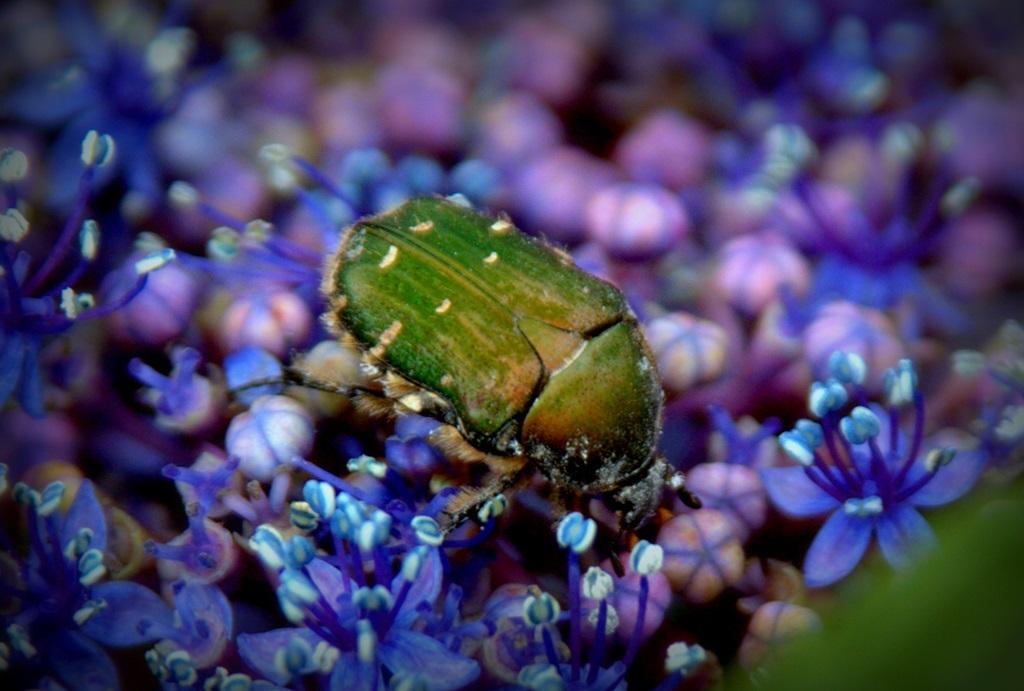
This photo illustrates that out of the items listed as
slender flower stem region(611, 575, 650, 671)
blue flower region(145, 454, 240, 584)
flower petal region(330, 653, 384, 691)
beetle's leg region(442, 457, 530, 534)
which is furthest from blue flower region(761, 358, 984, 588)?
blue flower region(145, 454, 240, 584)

--

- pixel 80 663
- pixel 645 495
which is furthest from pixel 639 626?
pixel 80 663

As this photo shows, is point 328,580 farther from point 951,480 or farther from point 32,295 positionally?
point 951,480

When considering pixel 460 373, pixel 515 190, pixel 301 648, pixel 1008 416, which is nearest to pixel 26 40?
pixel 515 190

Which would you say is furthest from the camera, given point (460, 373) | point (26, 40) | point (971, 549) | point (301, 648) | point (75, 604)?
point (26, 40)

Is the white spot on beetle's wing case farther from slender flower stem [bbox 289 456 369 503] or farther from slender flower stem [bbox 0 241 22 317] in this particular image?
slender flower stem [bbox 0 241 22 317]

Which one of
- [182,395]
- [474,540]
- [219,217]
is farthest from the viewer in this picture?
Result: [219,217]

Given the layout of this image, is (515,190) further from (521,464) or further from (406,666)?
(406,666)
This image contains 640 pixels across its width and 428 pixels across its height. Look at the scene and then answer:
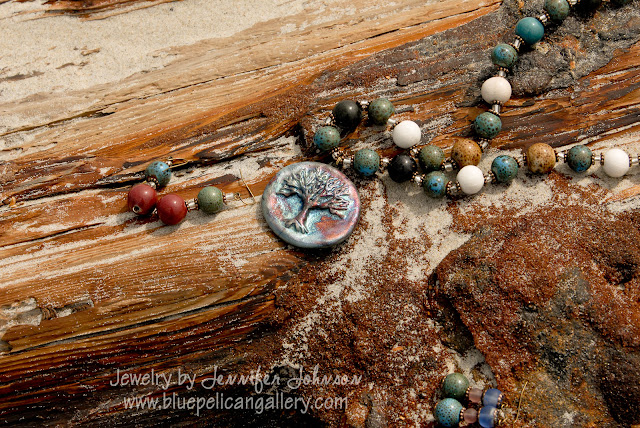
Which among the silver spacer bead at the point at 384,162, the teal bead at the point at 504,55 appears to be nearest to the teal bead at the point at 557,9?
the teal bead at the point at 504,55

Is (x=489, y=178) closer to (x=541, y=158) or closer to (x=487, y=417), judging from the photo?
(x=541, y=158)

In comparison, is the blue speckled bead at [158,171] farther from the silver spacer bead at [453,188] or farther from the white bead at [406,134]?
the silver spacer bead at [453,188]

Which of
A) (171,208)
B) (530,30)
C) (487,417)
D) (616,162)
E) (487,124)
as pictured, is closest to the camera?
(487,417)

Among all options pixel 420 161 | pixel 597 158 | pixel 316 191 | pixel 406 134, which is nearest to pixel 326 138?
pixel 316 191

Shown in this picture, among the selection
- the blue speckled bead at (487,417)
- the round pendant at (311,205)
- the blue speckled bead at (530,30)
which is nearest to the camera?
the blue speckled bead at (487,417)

---

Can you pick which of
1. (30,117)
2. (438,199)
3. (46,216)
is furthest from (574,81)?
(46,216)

__WRITTEN PROBLEM__
Extract each line from the rows above that contains the string "spacer", copying those lines in their original order.

__FINISHED TASK__
Which among the silver spacer bead at the point at 384,162, the teal bead at the point at 504,55 appears to be nearest to the teal bead at the point at 557,9?
In comparison, is the blue speckled bead at [158,171] farther from the silver spacer bead at [453,188] or farther from the white bead at [406,134]?
the silver spacer bead at [453,188]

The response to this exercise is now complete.